At this time Steuerverein production was mainly agricultural and largely exported, whilst the consumption of imports per capita was reckoned to be more than double that of the Zollverein. Accession to the Zollverein, under the external tariff then in force, would raise the import duties on articles of consumption, especially on Colonial produce, resulting in an increase in the cost of living, and thus also of production. For example, sugar duties in the Zollverein were 9 thalers per quintal (i.e. a hundredweight or 50 kg), but only 3 thalers in the Steuerverein. The Zollverein duty on wine was 48 thalers per hogshead (this Hanoverian measure being equal to 234 litres), while in the Steuerverein it was only 18 thalers. The same disparity existed between the duties on raw and manufactured iron. The Hanoverian and Prussian thaler (or dollar) was equivalent to 2s 10¾d sterling.

In 1850, Austria proposed an amalgamation of the three customs unions in Germany, that of the Austrian Empire, the Zollverein and the Steuerverein (the first two including territories beyond the German Confederation). However the tariff regimes of the three unions were quite different. The Austrian was hitherto a prohibitive tariff, whilst the Zollverein had a protective tariff and the Steuerverein a financial tariff (i.e. tax raising rather than protecting domestic industry). This scheme if realised would change the tariff of the Zollverein towards higher duties, rather than cause it to be assimilated to the lower tariff of the Steuerverein. Thus the proposal was received with little favour in the Steuerverein, especially the government and press of Hanover.

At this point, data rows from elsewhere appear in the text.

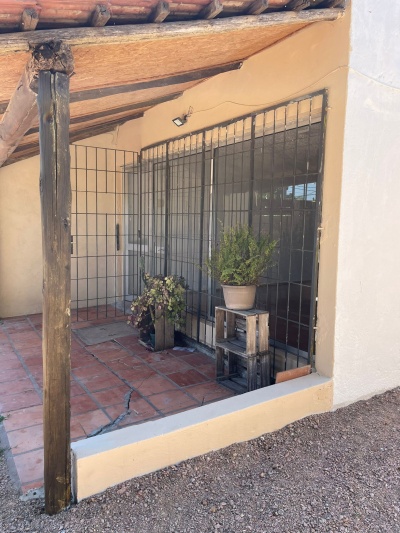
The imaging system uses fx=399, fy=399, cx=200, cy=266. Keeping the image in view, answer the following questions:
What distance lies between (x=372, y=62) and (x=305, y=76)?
46 cm

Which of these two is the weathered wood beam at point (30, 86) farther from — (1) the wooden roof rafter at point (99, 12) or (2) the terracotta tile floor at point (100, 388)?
(2) the terracotta tile floor at point (100, 388)

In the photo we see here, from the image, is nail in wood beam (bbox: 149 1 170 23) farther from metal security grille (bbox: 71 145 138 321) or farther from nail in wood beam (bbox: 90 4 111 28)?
metal security grille (bbox: 71 145 138 321)

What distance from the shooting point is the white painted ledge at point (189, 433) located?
2.08 meters

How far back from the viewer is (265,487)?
2.21 m

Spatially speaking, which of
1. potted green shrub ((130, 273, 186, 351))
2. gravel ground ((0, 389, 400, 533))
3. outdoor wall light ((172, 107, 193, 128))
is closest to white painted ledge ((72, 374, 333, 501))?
gravel ground ((0, 389, 400, 533))

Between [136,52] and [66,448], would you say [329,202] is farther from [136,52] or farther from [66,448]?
[66,448]

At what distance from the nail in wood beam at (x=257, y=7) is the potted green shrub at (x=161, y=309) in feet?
8.55

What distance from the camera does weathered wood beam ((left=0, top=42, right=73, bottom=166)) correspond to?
175 centimetres

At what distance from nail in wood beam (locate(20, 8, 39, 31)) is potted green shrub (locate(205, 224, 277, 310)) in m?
2.00

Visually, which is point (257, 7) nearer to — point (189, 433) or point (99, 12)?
point (99, 12)

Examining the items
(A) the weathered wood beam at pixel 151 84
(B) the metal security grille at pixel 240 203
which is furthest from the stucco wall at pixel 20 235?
(A) the weathered wood beam at pixel 151 84

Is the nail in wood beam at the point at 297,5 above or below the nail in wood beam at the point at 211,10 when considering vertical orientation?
above

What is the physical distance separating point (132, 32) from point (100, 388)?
8.89 feet

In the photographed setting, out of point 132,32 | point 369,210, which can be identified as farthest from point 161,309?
point 132,32
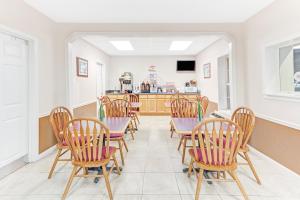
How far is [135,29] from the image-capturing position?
369 centimetres

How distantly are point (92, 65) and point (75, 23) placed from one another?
7.63 ft

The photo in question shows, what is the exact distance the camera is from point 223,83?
209 inches

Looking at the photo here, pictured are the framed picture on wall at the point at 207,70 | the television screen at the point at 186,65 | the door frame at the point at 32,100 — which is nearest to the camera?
the door frame at the point at 32,100

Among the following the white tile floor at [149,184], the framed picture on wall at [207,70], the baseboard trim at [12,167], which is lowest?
the white tile floor at [149,184]

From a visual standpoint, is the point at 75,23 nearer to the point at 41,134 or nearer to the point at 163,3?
the point at 163,3

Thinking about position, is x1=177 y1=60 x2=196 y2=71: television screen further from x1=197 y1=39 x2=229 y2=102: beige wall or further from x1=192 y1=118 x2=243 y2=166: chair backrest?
x1=192 y1=118 x2=243 y2=166: chair backrest

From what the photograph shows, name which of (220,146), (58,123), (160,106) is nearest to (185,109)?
(220,146)

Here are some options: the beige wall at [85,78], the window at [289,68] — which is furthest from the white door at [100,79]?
the window at [289,68]

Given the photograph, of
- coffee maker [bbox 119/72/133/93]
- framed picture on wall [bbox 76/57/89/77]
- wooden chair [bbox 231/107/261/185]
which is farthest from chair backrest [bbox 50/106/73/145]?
coffee maker [bbox 119/72/133/93]

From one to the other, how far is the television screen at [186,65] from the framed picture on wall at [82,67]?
394 centimetres

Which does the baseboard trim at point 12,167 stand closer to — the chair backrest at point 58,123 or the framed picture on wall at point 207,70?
the chair backrest at point 58,123

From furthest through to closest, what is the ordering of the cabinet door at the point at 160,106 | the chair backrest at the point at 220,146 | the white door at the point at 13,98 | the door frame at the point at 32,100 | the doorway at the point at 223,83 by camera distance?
the cabinet door at the point at 160,106 < the doorway at the point at 223,83 < the door frame at the point at 32,100 < the white door at the point at 13,98 < the chair backrest at the point at 220,146

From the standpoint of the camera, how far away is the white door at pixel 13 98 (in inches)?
99.8

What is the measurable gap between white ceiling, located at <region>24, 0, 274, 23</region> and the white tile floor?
7.94 feet
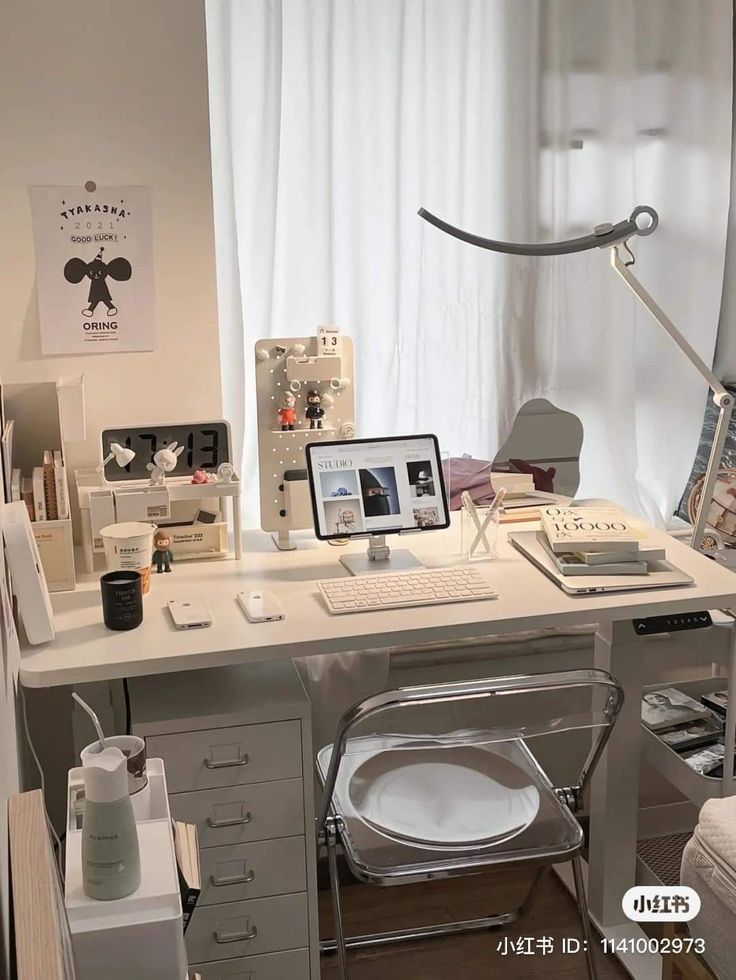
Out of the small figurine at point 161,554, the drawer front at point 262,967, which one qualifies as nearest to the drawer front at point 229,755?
the drawer front at point 262,967

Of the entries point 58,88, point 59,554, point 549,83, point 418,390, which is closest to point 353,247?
point 418,390

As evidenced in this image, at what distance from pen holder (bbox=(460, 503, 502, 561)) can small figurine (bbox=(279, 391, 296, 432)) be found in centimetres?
39

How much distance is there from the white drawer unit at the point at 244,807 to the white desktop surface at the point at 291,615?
0.12m

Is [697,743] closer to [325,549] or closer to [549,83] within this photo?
[325,549]

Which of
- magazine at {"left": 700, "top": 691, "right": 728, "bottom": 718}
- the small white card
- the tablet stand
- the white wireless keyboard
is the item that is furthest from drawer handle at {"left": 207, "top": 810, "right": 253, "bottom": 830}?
magazine at {"left": 700, "top": 691, "right": 728, "bottom": 718}

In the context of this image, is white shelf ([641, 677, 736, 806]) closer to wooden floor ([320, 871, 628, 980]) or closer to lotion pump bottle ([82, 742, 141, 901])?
wooden floor ([320, 871, 628, 980])

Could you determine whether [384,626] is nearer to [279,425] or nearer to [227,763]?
[227,763]

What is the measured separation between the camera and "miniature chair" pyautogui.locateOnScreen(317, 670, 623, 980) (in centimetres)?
157

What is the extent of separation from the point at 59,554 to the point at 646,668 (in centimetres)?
117

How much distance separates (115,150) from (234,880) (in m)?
1.38

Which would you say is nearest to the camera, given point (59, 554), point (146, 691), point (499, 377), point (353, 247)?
point (146, 691)

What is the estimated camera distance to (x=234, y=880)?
5.96 ft

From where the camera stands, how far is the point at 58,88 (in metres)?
2.08

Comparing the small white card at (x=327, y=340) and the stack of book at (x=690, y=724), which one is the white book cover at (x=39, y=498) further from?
the stack of book at (x=690, y=724)
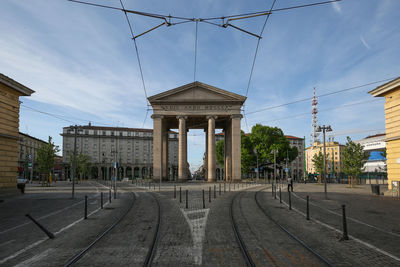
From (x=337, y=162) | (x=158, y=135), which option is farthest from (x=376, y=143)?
(x=158, y=135)

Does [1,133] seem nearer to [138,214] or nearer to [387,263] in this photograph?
[138,214]

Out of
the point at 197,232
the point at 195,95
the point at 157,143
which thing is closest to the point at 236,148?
the point at 195,95

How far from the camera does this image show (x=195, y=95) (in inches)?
2156

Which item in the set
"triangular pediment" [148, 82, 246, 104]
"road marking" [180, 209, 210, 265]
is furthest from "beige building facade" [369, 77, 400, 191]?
"triangular pediment" [148, 82, 246, 104]

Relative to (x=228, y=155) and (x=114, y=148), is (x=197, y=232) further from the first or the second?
(x=114, y=148)

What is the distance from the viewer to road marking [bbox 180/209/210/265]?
24.1ft

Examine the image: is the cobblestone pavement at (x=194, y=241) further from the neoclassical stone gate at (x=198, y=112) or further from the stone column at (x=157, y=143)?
the neoclassical stone gate at (x=198, y=112)

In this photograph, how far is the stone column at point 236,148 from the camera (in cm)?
5419

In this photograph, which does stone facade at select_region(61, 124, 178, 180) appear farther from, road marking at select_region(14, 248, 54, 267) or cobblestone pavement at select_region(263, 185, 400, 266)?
road marking at select_region(14, 248, 54, 267)

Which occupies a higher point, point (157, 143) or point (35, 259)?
point (157, 143)

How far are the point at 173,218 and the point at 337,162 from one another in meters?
151

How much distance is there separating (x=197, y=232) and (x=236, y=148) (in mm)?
44798

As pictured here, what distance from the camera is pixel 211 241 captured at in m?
8.75

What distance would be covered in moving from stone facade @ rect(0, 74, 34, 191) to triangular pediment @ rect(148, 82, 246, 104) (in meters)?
29.5
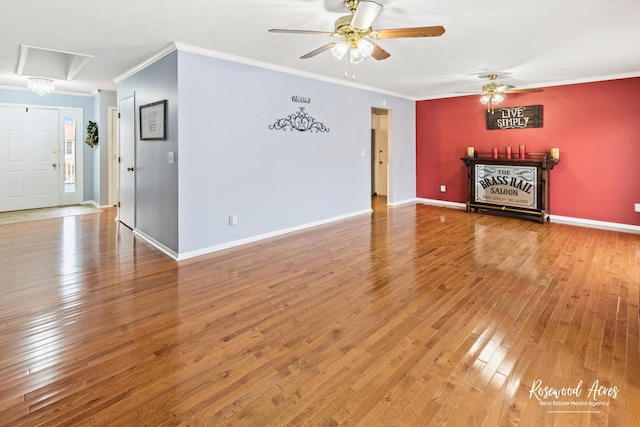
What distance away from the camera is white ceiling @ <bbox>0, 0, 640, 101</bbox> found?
2879 mm

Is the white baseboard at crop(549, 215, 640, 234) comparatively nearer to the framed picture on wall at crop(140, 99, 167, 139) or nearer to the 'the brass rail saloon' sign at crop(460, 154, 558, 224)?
the 'the brass rail saloon' sign at crop(460, 154, 558, 224)

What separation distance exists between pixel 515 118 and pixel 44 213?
9.09m

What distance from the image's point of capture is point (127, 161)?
553cm

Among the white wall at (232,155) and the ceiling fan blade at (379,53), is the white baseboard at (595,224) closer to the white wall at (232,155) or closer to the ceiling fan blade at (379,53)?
the white wall at (232,155)

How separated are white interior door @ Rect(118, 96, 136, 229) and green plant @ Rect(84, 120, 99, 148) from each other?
6.92ft

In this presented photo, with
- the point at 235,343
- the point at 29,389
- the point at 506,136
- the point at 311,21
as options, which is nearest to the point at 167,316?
the point at 235,343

== End of the Steuerverein ==
However, Prussia decided to draw in the Steuerverein states into the Zollverein, even at the cost of large concessions, which might risk the defection of south German states from the Zollverein.
Negotiations were held between Rudolf von Delbrück, Ministerial-Director of the Prussian Ministry of Commerce and Dr. Otto Klenze, General-Director for Indirect Taxes in the Hanoverian Interior Ministry. As both states wanted to avoid Austria frustrating their progress, this was kept secret.

A treaty was soon agreed between Prussia and Hanover on 7 September 1851, by which Hanover joined the Zollverein on 1 January 1854.

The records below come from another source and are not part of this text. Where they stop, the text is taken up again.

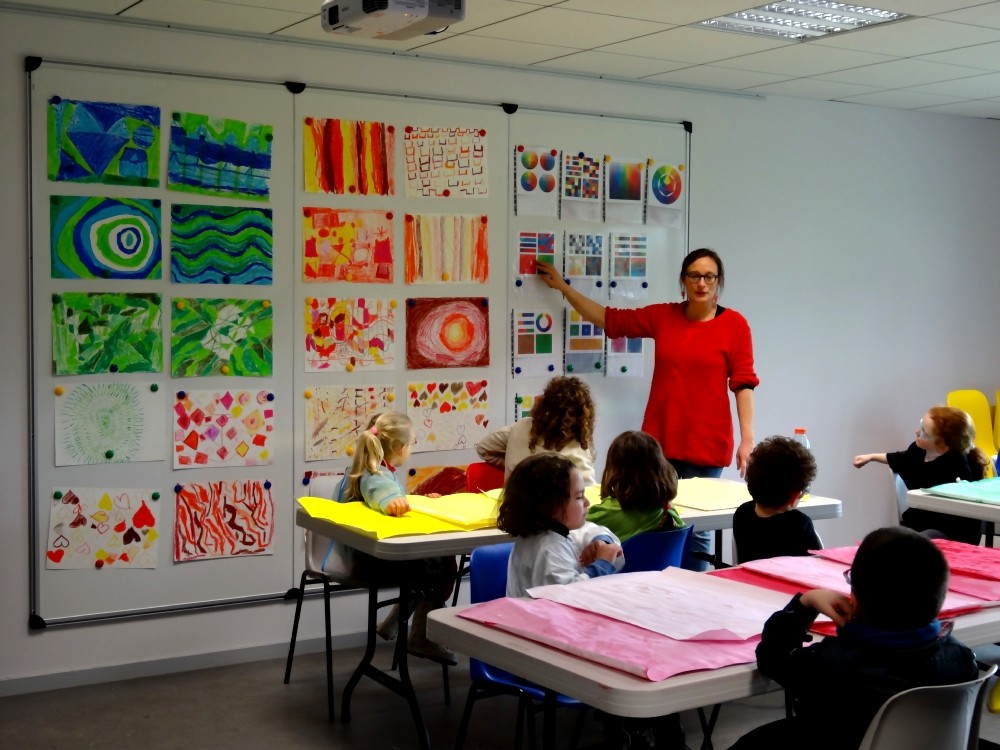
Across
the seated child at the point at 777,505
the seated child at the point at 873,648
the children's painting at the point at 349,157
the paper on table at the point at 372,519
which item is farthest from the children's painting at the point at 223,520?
the seated child at the point at 873,648

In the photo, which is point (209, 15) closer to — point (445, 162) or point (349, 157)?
point (349, 157)

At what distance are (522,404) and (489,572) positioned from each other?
7.46ft

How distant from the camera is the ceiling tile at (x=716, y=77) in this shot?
566 centimetres

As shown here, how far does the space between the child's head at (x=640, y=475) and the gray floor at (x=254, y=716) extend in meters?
0.93

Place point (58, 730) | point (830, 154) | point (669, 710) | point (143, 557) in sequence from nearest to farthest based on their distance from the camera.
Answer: point (669, 710), point (58, 730), point (143, 557), point (830, 154)

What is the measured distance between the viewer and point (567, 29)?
4711 millimetres

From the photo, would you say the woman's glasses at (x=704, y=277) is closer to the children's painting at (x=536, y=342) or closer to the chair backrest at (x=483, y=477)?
the children's painting at (x=536, y=342)

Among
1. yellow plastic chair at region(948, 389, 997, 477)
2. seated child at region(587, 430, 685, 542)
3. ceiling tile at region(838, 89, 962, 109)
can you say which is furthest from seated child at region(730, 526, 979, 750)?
yellow plastic chair at region(948, 389, 997, 477)

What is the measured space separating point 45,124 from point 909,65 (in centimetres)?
386

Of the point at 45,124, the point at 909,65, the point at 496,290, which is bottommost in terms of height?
the point at 496,290

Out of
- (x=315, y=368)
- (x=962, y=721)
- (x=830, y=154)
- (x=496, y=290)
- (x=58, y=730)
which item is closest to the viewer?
(x=962, y=721)

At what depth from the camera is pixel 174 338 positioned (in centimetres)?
470

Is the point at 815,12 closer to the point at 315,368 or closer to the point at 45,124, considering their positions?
the point at 315,368

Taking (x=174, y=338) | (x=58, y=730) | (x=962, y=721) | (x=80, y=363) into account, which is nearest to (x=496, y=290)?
(x=174, y=338)
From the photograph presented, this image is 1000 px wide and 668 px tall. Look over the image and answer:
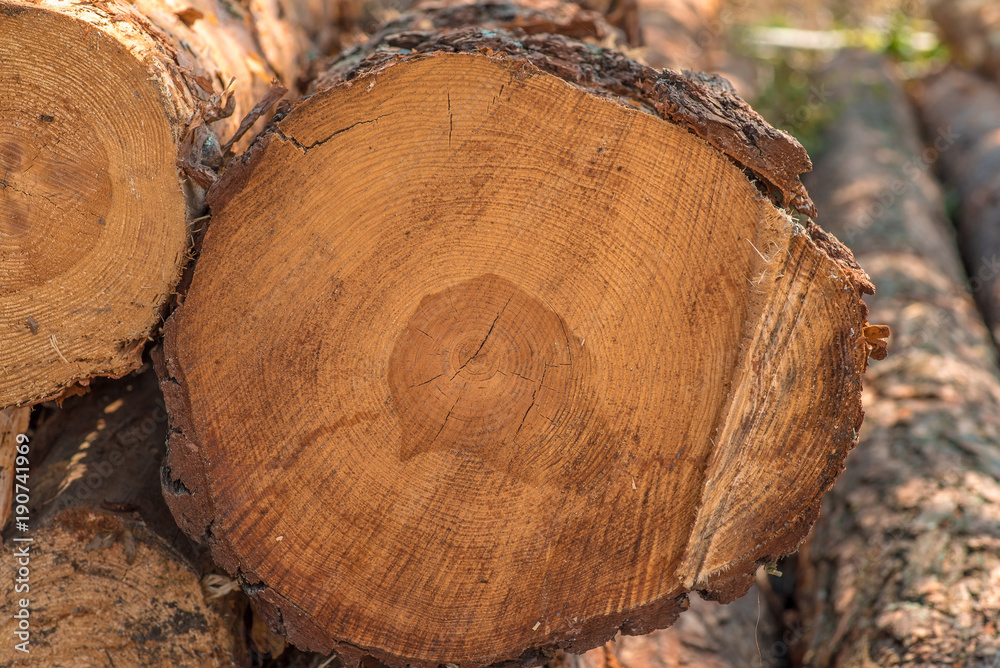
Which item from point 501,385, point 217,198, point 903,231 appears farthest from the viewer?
point 903,231

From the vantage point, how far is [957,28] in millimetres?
6570

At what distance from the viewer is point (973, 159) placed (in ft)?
15.9

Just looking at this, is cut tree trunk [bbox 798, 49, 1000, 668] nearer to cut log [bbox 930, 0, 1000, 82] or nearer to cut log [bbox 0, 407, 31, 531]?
cut log [bbox 0, 407, 31, 531]

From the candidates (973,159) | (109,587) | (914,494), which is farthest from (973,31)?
(109,587)

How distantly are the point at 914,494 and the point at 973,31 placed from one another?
587cm

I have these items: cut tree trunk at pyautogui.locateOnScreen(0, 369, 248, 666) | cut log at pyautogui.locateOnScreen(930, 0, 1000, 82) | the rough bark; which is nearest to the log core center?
cut tree trunk at pyautogui.locateOnScreen(0, 369, 248, 666)

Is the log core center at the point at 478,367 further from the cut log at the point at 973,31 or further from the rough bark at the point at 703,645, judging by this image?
the cut log at the point at 973,31

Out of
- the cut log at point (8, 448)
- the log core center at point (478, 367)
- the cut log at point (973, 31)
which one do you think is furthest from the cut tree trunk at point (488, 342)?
the cut log at point (973, 31)

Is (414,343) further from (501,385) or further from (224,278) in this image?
(224,278)

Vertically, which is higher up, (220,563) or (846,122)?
(220,563)

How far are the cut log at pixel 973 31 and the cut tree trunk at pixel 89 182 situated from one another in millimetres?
6781

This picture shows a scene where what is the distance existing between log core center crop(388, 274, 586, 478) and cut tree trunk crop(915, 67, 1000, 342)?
3.23m

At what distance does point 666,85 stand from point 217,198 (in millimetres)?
1033

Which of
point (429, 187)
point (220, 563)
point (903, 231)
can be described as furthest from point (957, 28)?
point (220, 563)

Hanover negotiated most favourable terms. As well as her share of the Zollverein customs and tax revenues in proportion to her population, Hanover received an annual "praecipium", which was a bonus amounting to two-thirds of her entitlement to net receipts of the Zollverein. The initial estimate of the "praecipium" was 767,000 thalers (£115,000 sterling). This was to compensate for the loss of profits from the transit trade, and as a consideration for the greater consumption of taxed articles, such as foreign wines and colonial produce, compare with the Zollverein. Also, import duties on wine, coffee, molasses, tea, and brandy were reduced (by 50% in the case of brandy). Another concession was that British iron could be imported free of duty, for the completion of the Hanoverian railway lines, for a limited period.

Throughout Hanover, where the benefit of low tariffs were greatly valued, the accession to the Zollverein caused much dissatisfaction and a ministerial crisis. However, the treaty was ratified by the legislature in 1852.

This treaty was signed only by Prussia and Hanover. Prussia had not consulted any member of the Zollverein and Hanover had not consulted Oldenburg or Schaumburg-Lippe, who were both forced to follow Hanover into the Zollverein. By an agreement between Hanover and Schaumburg-Lippe on 25 September 1851, the latter adhered to the arrangements in the Prussia-Hanover treaty. Oldenburg acceded by means of a treaty with Hanover and Prussia (jointly) dated 1 March 1, 1852.

Both the Zollverein and Steuerverein treaties were due to expire in 1853, which provided the opportunity to negotiate new terms.